INPUT RECORDS:
□ □ □
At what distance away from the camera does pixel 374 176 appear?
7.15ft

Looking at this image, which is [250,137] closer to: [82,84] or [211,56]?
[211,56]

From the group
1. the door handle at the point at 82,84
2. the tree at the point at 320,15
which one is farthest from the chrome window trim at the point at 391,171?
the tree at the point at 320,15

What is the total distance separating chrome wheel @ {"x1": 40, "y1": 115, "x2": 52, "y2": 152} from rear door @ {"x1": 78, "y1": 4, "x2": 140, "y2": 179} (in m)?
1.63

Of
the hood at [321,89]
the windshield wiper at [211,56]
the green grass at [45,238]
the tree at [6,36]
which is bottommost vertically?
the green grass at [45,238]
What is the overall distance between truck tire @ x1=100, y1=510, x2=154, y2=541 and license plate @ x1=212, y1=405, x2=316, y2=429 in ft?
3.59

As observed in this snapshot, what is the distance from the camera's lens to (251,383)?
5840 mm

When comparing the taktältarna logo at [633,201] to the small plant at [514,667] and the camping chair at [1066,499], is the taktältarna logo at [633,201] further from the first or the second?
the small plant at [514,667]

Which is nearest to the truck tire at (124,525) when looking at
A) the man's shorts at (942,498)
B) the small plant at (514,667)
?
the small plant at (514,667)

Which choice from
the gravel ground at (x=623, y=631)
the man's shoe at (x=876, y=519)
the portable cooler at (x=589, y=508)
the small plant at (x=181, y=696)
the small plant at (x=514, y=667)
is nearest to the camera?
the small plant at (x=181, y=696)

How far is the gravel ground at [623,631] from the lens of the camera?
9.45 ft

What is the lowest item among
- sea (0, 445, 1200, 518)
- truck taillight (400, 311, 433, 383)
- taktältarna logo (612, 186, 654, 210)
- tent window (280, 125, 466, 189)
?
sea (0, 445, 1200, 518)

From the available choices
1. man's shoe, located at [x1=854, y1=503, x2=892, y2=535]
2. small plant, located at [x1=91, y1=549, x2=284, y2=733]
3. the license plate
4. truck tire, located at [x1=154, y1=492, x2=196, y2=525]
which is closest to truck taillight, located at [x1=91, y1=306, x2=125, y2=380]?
□ □ □
WRITTEN REQUEST: Copy the lines from the one containing "Which choice from" through the final line, keeping every character unchanged.

WRITTEN RESPONSE:
Which choice from
the gravel ground at (x=623, y=631)
the man's shoe at (x=876, y=519)
the portable cooler at (x=589, y=508)
the small plant at (x=181, y=696)
the small plant at (x=514, y=667)
is nearest to the camera?
the small plant at (x=181, y=696)

How far is the gravel ground at [623,631] from the lens of the camera?
9.45 ft

What is the lowest item among
- sea (0, 445, 1200, 518)
- truck taillight (400, 311, 433, 383)
- taktältarna logo (612, 186, 654, 210)
- tent window (280, 125, 466, 189)
?
sea (0, 445, 1200, 518)

From the available choices
1. man's shoe, located at [x1=854, y1=503, x2=892, y2=535]
2. small plant, located at [x1=91, y1=549, x2=284, y2=733]
3. the license plate
4. truck tire, located at [x1=154, y1=492, x2=196, y2=525]
which is closest to truck taillight, located at [x1=91, y1=306, x2=125, y2=380]?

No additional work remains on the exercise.